In a sense, the hero represents the individual ego. And the ‘quest’ on which he embarks is one of psychological growth and development. According to the psychoanalyst, the child must first free himself from his parents. Freud believed that infants develop a possessive bond with the parent of the opposite sex and a murderous hatred towards the parent of the same sex. Unfortunately, these feelings can linger in the subconscious well into adulthood. If the individual is to form adult relationships, however, he must rid himself of these “infantile fixations” – or, in mythic language, he must slay the demons.
The powers of darkness which the hero encounters are in fact within, not without. They are his (or her) own negativity, fear and resistance to life. So the hero who can free himself from the parental images, overcome his negativity, embrace life and achieve a kind of psychic wholeness (integrating his feminine side if he is a man, or masculine side if a woman), becomes a sort of model for others to follow.

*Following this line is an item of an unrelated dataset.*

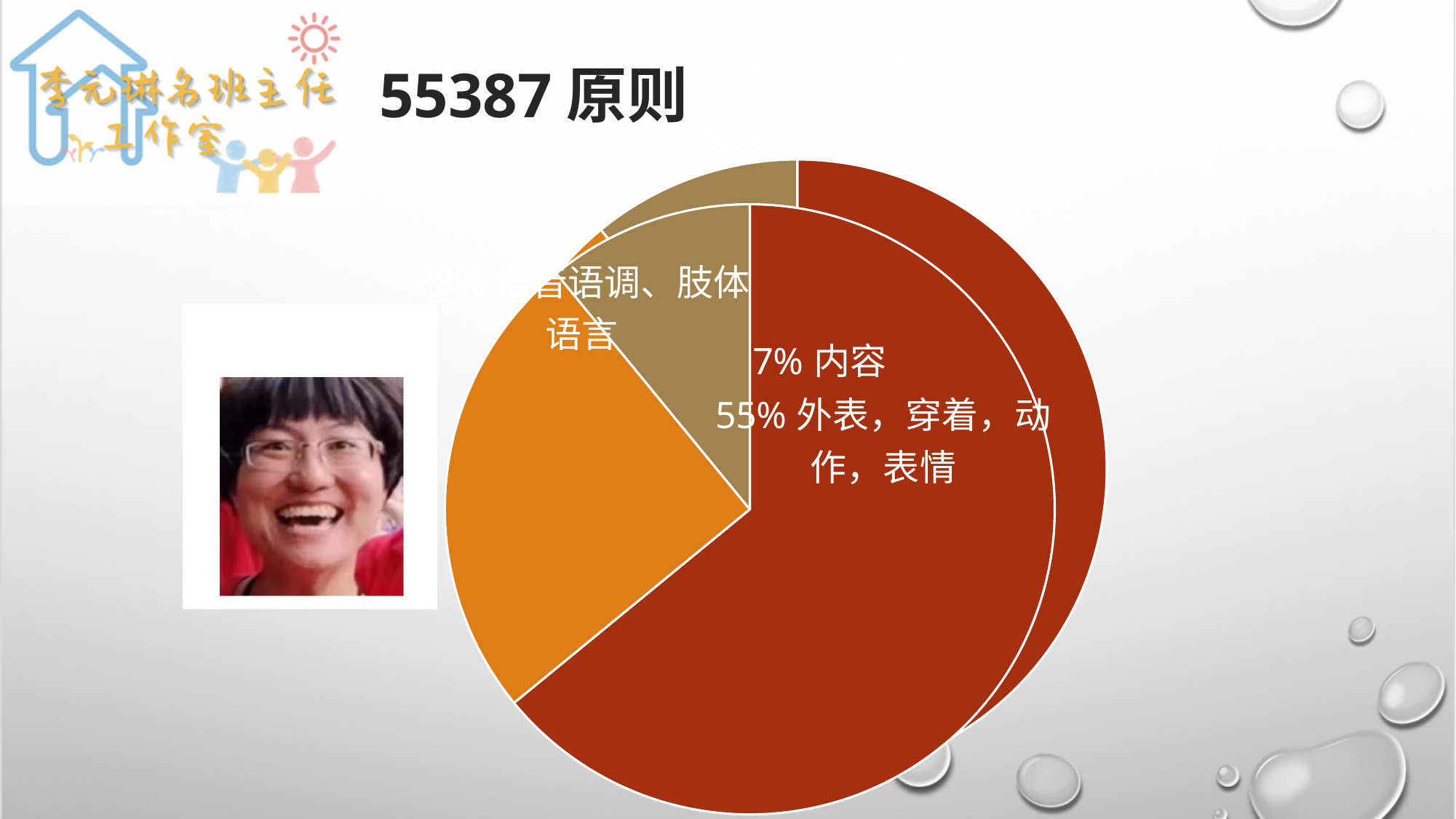
How many slices does the pie chart have? 3 What is the combined percentage of the 语音语调、肢体语言 and 内容 slices? 45% What is the difference in percentage points between the 外表，穿着，动作，表情 slice and the 语音语调、肢体语言 slice? 17 What colour is the 内容 slice in the pie chart? tan (light brown) What percentage does the pie chart give for 语音语调、肢体语言? 38% Which slice of the pie chart is the smallest? 内容 Which is larger in the pie chart, 语音语调、肢体语言 or 内容? 语音语调、肢体语言 What kind of chart is shown on the slide? pie chart What percentage does the pie chart give for 外表，穿着，动作，表情? 55% Which slice of the pie chart is the largest? 外表，穿着，动作，表情 What percentage does the pie chart give for 内容? 7% What is the title of the slide containing the pie chart? 55387 原则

But there is more to the hero journey. The peasant boy who becomes king must eventually make way for a younger man. If he does not, he becomes a tyrant doomed to bloody rebellion. Translated into psychological language, the individual must know when he is mature and stable enough to seek spiritual transcendence. If he does not, his narrow, time-bound little ego will inflate and he will be left with nothing but a sense of futility and absurdity.
There is an Eastern tradition, for example, which divides life into stages. First, you establish and build a career, then you marry, raise children and, eventually, hand your money and business over to your sons and withdraw into the mountains to meditate and seek enlightenment.
Follow Your Bliss
One of the most famous phrases Campbell used was “follow your bliss.” Indeed, he often gave such advice to his students. But Campbell did not mean flee your responsibilities and embark upon a life of pleasure. To follow your bliss is to transcend the egoic self and live a life of total authenticity.
The ultimate purpose of the mythic quest is the redemption of one’s community or society. And this is what the individual does when he follows his bliss. In essence it means leading the life that you know you must. So, for example, someone who quits a soul-crushing job as an accountant to pursue his interest in music is following his bliss. During his TV interview with Bill Moyers, Campbell described it like this: “The influence of a vital person vitalizes…People have a notion of saving the world by shifting it around…No, the way to bring it to life is to find your own case where your life is, and be alive yourself”.
Many people can no longer believe that their particular branch of mythology (the Bible stories, for example) is literally true. And yet there is an undeniable hunger for such a thing. Campbell offers something new. For him, there is truth in all the world’s myths, from the primitive tales of an African tribe to the intricate mythology of Ancient Greece. The sceptic dismisses myth as untrue, the believer claims they are literally true. Campbell offers a third way.